Defeated tribes realized that they stood a risk of being annihilated unless they could obtain the new weapon so as to fight on even terms. The acquisition of firearms became the absorbing purpose of life and traders were welcomed with open arms. As the price for a musket was from 5 to 8 hundredweight of dressed flax fibre, numbers of people camped on the edge of swamps where they worked feverishly in scraping and scutching flax fibre by hand to make up the tallies for the guns which would bring them safety. Inter-tribal wars increased to an extent not hitherto known and bullets with resulting stampedes killed more than would ever have been possible with weapons of wood, bone, and stone. The missionaries, who did their utmost to bring about peace, estimated that in the 20 years ending with 1849, 80,000 people were killed or thed as a result of the inter-tribal wars.
The Maori made their own cartridge cases out of wood and also their cartridges for the charge of powder and ball. Stones were used for bullets when the supply of lead ran short and Best (16, vol. 2, p. 286) states that in the later war against the pakeha, peach stones were used by some. In the war dances, guns were held by the barrel with the butt upward. The name coined for guns was pu, probably because it had a long tube and made a sound like the wind instruments bearing the name of pu. The old flintlock muskets were named ngutu-parera (duck's bill) from the fancied resemblance of the hammer holding the flint. Single-barrelled guns were called hakimana and double-barrelled guns, tupara.

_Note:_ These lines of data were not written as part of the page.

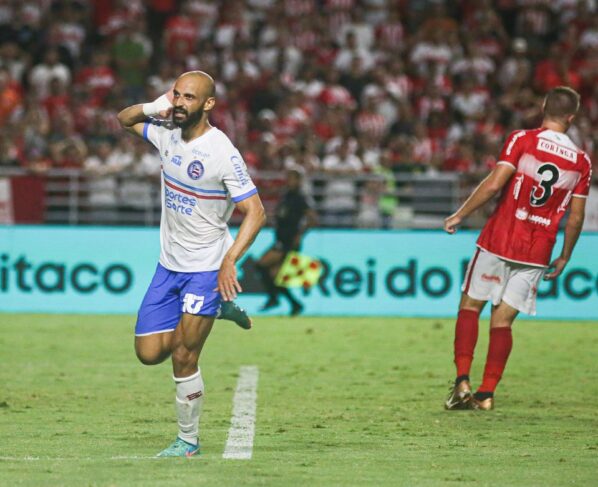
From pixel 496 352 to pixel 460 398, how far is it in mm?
488

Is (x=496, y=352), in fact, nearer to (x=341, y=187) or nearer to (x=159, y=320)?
(x=159, y=320)

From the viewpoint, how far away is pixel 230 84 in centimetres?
2098

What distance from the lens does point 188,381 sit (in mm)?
7156

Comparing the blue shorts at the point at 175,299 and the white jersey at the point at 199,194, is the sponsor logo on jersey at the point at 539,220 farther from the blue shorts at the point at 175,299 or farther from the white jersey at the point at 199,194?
the blue shorts at the point at 175,299

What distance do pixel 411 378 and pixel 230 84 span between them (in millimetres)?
10677

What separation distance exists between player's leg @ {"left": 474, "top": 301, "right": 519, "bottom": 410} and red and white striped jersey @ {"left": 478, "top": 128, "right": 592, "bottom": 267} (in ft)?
1.38

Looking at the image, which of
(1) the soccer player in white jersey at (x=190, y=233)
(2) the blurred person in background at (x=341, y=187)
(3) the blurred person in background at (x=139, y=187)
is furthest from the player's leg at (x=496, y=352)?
(3) the blurred person in background at (x=139, y=187)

A war development was the conversion of trade tomahawks into weapons. Some were attached to long handles with a carved head and a proximal spear point after the pattern of the pouwhenua (Fig. 76e). Others were attached to short handles of wood or preferably bone with a knob at the butt end carved into a human head. A hole was made near the butt knob for a hand loop after the style of the native short clubs. The long-handled hatchet was termed a toki-kakau-roa and it became a favourite weapon for close fighting. The short-handled tomahawk was a toki-kakau-poto and like the mere class of club it was used for close infighting. Another conversion on a limited scale was the lashing of the old triangular-section bayonets to wooden shafts for use as spears.
The old Maori weapons ceased long ago to function as means of destruction but as works of art they were retained as heirlooms by those families who were able to avoid selling or giving. Such are usually displayed on the breast of a corpse lying in state or used by the family orator to punctuate his speeches. An orator must hold a weapon in his hand while speaking and failing a club, he holds a modern walking-stick, which, however, he holds the right way as he would a club.page 282
The conversion of the tribes to the Gospel of Peace ended the intertribal wars and the guns were laid aside for the time being. Guns came into use again later against the pakeha owing to mistakes on the part of the Government of the day. Again they were laid aside until the Maori as a united people took up arms as members of the New Zealand Expeditionary Forces in World War I and World War II. However, the guns had travelled a long way in development from the flint-lock muskets with duck-billed hammers used by tattooed ancestors to the modern rifles and machine guns handled so ably by their smooth-faced descendants on the far-flung battlefields of distant continents.